Parks begin to open up as restrictions start to ease. We are starting to see the end of the first 3 months of treatment and discuss the potential of having the 3-month interim maintenance phase back at home in Launceston. We are all looking forward to this, we all need this to reset and find a new normal with Alfred’s 2.5 year journey. Will can kick start his business and Remy can go back to school. Alfred, Margaret and I can work through the treatment together, flying back to Melbourne in October with assistance from one of our parents for the next big 3-month phase. Will and Remy would look to come back and forth from Tasmania for long weekends.
We start to see the sunshine again.
Will’s brother visits from Sydney for a weekend. My parents visit from Tasmania (again knowing they have to quarantine for two weeks, but from home this time). We are feeling confident and plan for Remy to fly back with them to be able to quarantine and start school on the first day of term 3. Will plans to see out the last big part of phase 2 and fly to Launceston on the first school day so he is home when Remy finishes school. Alfred, Margaret and I will fly home roughly a week or two later after the test results are given. Will puts in an application to be able to work and not quarantine. I apply for a masters course. Margaret is now six months and eating solids.

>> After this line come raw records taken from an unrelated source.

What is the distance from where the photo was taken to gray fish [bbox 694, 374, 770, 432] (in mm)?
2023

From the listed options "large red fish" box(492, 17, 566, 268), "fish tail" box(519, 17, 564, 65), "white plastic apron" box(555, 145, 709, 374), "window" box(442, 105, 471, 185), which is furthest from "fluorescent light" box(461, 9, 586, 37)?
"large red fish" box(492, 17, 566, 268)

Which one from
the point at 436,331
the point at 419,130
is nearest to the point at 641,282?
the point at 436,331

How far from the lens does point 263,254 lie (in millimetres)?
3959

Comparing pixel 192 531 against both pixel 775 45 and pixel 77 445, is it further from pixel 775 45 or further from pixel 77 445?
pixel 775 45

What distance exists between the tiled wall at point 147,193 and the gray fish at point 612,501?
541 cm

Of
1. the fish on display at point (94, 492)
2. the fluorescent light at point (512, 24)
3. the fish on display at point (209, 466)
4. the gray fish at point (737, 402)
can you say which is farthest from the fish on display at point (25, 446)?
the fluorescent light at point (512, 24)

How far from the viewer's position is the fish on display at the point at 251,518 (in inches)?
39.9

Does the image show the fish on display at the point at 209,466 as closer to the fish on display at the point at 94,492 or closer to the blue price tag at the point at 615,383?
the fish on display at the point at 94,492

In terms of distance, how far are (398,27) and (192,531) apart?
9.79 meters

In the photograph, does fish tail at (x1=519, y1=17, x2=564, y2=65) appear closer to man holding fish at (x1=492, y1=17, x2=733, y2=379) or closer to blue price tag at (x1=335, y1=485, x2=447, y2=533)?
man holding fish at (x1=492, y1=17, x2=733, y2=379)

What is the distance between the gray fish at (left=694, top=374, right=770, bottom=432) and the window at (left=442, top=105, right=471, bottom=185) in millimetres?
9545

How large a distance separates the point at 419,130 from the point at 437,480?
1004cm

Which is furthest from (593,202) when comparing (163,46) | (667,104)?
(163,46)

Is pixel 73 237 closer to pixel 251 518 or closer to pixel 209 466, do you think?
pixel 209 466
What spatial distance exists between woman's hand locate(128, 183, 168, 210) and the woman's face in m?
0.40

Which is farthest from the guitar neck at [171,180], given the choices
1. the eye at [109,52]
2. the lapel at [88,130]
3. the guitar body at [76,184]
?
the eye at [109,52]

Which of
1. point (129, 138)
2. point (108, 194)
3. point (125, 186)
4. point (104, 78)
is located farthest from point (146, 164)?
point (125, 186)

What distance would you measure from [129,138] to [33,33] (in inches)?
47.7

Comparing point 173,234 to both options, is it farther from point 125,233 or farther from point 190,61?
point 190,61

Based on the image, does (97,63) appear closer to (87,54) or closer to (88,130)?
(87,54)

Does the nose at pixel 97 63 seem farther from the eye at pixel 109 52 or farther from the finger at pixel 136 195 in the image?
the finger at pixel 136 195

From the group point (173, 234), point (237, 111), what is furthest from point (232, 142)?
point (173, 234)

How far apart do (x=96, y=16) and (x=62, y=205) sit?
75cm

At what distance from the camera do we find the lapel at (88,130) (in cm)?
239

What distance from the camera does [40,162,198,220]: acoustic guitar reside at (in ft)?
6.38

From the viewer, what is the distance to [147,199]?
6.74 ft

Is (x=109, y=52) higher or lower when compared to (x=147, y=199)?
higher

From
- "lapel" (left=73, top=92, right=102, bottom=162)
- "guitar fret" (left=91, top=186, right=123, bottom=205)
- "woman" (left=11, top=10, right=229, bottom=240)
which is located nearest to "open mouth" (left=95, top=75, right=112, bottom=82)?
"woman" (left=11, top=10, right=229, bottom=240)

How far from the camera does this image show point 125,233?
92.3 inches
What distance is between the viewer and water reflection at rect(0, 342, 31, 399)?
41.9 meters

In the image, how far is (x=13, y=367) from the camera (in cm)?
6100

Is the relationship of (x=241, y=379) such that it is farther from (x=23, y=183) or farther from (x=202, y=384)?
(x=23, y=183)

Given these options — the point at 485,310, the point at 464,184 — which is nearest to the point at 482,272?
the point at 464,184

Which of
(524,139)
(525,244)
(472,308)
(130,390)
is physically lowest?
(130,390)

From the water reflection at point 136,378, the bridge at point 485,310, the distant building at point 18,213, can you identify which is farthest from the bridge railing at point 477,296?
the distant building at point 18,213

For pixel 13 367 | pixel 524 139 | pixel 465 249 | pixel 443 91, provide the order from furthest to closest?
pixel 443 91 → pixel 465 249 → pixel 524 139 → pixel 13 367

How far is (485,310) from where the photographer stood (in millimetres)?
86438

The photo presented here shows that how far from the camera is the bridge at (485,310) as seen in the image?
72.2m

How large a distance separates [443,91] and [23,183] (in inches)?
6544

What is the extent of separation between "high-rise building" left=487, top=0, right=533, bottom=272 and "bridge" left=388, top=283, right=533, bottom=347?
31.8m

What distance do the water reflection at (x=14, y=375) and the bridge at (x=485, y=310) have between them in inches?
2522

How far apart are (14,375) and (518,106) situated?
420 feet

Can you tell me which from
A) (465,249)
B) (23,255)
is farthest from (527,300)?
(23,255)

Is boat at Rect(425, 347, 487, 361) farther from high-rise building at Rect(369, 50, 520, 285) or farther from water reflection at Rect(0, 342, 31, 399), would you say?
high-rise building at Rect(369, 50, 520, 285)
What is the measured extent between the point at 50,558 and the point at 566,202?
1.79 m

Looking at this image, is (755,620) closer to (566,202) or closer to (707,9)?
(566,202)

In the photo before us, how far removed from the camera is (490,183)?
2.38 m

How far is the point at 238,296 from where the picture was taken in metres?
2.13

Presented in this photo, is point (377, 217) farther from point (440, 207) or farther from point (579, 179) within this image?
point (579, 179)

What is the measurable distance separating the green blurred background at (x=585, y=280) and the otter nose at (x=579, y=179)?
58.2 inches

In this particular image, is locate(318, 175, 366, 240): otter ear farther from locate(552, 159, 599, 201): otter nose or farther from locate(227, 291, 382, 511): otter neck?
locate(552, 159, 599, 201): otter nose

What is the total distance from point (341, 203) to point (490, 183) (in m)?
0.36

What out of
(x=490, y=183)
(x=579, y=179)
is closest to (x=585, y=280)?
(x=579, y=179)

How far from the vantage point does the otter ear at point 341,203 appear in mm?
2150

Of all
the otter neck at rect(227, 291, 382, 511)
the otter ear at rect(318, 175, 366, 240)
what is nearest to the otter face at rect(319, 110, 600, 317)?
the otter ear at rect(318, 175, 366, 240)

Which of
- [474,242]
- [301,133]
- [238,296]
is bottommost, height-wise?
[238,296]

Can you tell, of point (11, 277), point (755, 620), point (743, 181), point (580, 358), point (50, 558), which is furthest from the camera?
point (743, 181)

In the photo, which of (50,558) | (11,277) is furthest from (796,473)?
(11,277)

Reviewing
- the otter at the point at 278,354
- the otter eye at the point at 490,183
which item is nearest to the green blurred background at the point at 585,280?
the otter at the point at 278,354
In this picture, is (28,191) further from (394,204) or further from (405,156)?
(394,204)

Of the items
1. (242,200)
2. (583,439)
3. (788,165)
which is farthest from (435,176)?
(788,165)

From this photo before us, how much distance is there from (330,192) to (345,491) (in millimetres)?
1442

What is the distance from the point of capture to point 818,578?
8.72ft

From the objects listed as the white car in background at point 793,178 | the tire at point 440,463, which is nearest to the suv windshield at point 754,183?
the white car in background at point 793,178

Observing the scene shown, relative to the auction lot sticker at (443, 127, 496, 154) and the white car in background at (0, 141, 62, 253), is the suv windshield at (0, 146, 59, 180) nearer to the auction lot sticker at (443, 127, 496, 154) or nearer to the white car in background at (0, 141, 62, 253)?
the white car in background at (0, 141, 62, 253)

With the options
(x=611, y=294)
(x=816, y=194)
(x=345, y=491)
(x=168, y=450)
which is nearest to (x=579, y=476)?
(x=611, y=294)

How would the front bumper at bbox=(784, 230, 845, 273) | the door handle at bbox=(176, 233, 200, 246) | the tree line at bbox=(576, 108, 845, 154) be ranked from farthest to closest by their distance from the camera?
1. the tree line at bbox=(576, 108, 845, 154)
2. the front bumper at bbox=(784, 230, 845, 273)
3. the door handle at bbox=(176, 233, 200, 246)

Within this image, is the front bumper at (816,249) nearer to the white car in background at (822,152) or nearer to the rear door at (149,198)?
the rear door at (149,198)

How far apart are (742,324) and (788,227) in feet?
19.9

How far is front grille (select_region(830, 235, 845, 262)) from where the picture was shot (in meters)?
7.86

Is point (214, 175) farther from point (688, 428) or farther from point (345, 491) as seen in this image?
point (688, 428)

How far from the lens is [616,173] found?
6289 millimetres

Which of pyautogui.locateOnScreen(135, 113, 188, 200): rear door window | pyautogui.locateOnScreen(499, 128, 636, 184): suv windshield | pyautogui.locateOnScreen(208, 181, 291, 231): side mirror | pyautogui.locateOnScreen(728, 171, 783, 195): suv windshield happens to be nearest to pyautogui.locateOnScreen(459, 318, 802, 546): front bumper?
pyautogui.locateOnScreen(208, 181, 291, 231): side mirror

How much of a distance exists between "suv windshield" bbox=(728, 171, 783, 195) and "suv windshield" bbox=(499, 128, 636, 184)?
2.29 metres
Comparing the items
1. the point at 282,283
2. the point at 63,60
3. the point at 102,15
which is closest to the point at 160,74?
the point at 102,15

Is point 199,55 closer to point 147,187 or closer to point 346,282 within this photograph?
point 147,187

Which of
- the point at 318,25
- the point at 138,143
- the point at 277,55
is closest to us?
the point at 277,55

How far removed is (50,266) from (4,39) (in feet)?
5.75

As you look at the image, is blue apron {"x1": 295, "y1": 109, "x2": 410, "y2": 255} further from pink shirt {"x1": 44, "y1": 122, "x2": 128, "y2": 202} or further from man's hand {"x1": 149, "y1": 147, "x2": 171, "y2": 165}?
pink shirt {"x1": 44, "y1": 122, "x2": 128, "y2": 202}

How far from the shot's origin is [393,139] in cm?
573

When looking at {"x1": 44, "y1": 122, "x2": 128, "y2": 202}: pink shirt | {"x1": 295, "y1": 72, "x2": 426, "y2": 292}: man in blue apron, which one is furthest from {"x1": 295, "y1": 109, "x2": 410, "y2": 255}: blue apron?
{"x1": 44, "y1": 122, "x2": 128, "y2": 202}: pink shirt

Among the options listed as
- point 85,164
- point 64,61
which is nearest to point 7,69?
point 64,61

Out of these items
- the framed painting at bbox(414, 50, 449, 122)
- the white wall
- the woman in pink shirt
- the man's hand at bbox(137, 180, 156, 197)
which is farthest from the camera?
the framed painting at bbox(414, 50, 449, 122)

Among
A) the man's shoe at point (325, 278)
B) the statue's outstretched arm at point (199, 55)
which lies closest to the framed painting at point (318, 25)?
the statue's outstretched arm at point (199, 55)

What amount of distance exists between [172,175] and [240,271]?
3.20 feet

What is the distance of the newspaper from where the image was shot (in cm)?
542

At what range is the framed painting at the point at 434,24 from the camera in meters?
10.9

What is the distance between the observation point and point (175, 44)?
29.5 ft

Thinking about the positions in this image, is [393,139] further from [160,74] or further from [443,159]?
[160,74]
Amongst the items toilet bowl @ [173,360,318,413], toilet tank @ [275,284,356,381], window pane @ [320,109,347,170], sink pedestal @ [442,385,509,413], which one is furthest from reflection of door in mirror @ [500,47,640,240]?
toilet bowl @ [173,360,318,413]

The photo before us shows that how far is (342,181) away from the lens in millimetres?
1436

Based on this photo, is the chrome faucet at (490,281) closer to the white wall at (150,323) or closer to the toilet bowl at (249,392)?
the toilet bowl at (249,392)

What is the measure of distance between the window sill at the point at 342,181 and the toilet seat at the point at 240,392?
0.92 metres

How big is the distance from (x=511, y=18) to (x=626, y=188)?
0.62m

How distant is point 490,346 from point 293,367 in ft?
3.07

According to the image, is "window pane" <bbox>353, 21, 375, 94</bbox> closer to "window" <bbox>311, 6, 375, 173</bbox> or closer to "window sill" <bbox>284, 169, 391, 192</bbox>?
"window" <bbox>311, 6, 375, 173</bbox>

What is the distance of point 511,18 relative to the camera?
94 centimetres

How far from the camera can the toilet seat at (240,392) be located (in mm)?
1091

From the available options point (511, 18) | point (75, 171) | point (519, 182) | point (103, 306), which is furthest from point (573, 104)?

We say goodbye to Remy, Mum and Dad. We talk to friends and family about seeing them. We will see our cat and dog soon. We are all getting excited.
Three days into Remy’s quarantine and Melbourne has turned. Borders have closed and we are now not going home until January.
Six more months in Melbourne away from family, friends, work, pets.
Remy is now having a Tassie Holiday (the holiday we all want). He quarantines for 2 weeks, goes to school for two weeks, and is one of five people flying to Melbourne in the middle of a pandemic.
Now we are home in Tasmania surrounded by family, friends and a community who are a supporting us in amazing ways as we create our new normal.
In August 2022, we hope Alfred can finish his treatment.